Furloughed because of COVID, Michelle Cruz, a 28-year-old in San Diego, turned her baking and decorating skills into a part-time cake business called Pinkdish. Baking has long been her “happy place”; her mother was a cake maker in the Philippines, where Cruz grew up. Like a lot of the young women I talked to for this story, her decorating style is inspired not just by her mom, but also fashion and design. “I love clothes,” she says. “I have this really frilly, ruffle-y pink top with glittery buttons, and looking at it, I thought, ‘If this was a cake, what would it look like?’ And so that’s how the ideas start flowing.”

A lot of words used to describe these Instagram-friendly cakes — flouncy, frilly, fussy — suggest trite ideas typically used to diminish girlishness. If anything, though, the current cake trend represents young women taking creative ownership of an art that’s typically only seen as such when it’s a man, like Lambeth, who’s holding the piping bag. Says Reed, “This convergence of what primarily female bakers are doing right now, which is taking all these techniques like the Lambeth method — those were [once used by] all male pastry chefs. Now, it’s female bakers taking back these bright colors. It’s frill, but it’s not frill. Most of [the cakes] have dark elements to them.” Within the flounce, frill, and fuss are layers, and not just the sponge kind.

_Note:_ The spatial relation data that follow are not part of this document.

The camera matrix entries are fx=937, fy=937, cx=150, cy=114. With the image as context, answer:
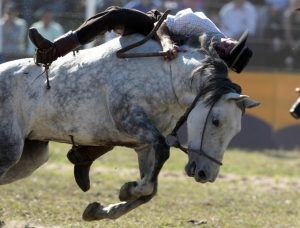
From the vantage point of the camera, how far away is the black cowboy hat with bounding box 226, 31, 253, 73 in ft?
21.9

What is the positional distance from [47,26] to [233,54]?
763 centimetres

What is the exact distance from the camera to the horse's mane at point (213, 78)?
6469 mm

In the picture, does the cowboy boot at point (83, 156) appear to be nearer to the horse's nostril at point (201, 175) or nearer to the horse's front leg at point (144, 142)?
the horse's front leg at point (144, 142)

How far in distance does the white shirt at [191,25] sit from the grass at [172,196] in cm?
175

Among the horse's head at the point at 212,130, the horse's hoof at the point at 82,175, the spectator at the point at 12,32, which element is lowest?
the spectator at the point at 12,32

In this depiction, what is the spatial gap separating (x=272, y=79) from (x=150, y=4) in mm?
2468

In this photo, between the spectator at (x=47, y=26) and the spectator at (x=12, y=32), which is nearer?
the spectator at (x=47, y=26)

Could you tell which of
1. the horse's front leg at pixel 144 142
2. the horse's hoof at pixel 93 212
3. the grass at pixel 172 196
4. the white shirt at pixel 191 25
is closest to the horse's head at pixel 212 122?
the horse's front leg at pixel 144 142

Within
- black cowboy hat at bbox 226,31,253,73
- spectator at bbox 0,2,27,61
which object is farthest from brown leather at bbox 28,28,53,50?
spectator at bbox 0,2,27,61

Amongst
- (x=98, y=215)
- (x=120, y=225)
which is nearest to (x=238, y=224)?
(x=120, y=225)

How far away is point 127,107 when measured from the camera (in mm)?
6727

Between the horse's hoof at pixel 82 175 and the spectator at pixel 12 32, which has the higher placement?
the horse's hoof at pixel 82 175

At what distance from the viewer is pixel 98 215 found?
6.83 metres

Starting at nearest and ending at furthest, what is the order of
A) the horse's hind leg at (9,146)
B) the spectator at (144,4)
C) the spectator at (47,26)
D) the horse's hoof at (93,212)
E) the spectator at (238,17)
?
the horse's hoof at (93,212)
the horse's hind leg at (9,146)
the spectator at (47,26)
the spectator at (144,4)
the spectator at (238,17)
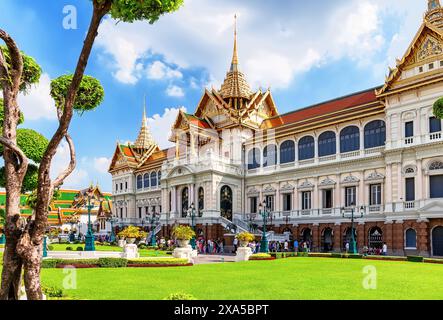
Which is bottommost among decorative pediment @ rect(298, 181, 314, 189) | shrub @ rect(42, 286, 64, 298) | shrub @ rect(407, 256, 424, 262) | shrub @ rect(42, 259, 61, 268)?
shrub @ rect(407, 256, 424, 262)

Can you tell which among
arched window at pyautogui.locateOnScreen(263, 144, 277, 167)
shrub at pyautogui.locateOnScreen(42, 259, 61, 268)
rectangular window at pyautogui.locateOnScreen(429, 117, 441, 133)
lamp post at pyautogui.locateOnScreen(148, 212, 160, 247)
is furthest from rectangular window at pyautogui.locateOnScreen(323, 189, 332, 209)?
→ shrub at pyautogui.locateOnScreen(42, 259, 61, 268)

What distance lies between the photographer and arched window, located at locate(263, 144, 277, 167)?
160 ft

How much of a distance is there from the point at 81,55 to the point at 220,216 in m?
39.8

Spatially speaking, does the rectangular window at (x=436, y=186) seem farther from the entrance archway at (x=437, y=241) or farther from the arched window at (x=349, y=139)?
the arched window at (x=349, y=139)

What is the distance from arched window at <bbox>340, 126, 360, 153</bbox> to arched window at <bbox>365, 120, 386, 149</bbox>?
1.02 meters

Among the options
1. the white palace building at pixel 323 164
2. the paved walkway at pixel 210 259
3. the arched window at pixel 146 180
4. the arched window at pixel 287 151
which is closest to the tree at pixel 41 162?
the paved walkway at pixel 210 259

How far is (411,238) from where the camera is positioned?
3416cm

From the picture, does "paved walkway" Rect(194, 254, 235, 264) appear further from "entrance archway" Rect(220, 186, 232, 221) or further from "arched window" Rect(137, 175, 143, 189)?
"arched window" Rect(137, 175, 143, 189)

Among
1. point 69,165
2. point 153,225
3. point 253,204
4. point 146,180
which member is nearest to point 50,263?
point 69,165

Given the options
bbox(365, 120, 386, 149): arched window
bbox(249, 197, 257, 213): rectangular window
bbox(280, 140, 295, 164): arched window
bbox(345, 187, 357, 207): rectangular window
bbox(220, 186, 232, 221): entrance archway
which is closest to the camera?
bbox(365, 120, 386, 149): arched window

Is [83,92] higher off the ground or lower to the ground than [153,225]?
higher

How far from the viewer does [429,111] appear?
1359 inches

There’s anger, humor, and sadness — all the emotions that together paint just one version of femininity in 2021.

This isn’t the first time that desserts have emerged as a symbol of an era or a movement, nor do these layer cakes encapsulate an ideology or point of view as neatly as the wife cake, tied to recent protests in Hong Kong, or the crescent shape of a croissant (which, according to legend, was molded by an Austrian baker to mock the Ottomans in the 17th century). But the current iteration of cakes are indeed an emblem of these times. Malaise and listlessness are prevalent, and reasons to celebrate are lacking. More optimistically, femininity is less tied to gender than ever before, and hopefully will continue to evolve. “So why not get a frilly celebration cake for nontraditional milestones and non-occasions?” While Cruz makes cakes for all kinds of occasions, she says many of her customers “will have picnics or dress up and the cake is that special touch,” just because. Tens of thousands of people who will never taste Haadiyah’s cakes watch her videos because they’re soothing and her creations are beautiful, so — while it may be ideal — eating the cake isn’t even the most important part.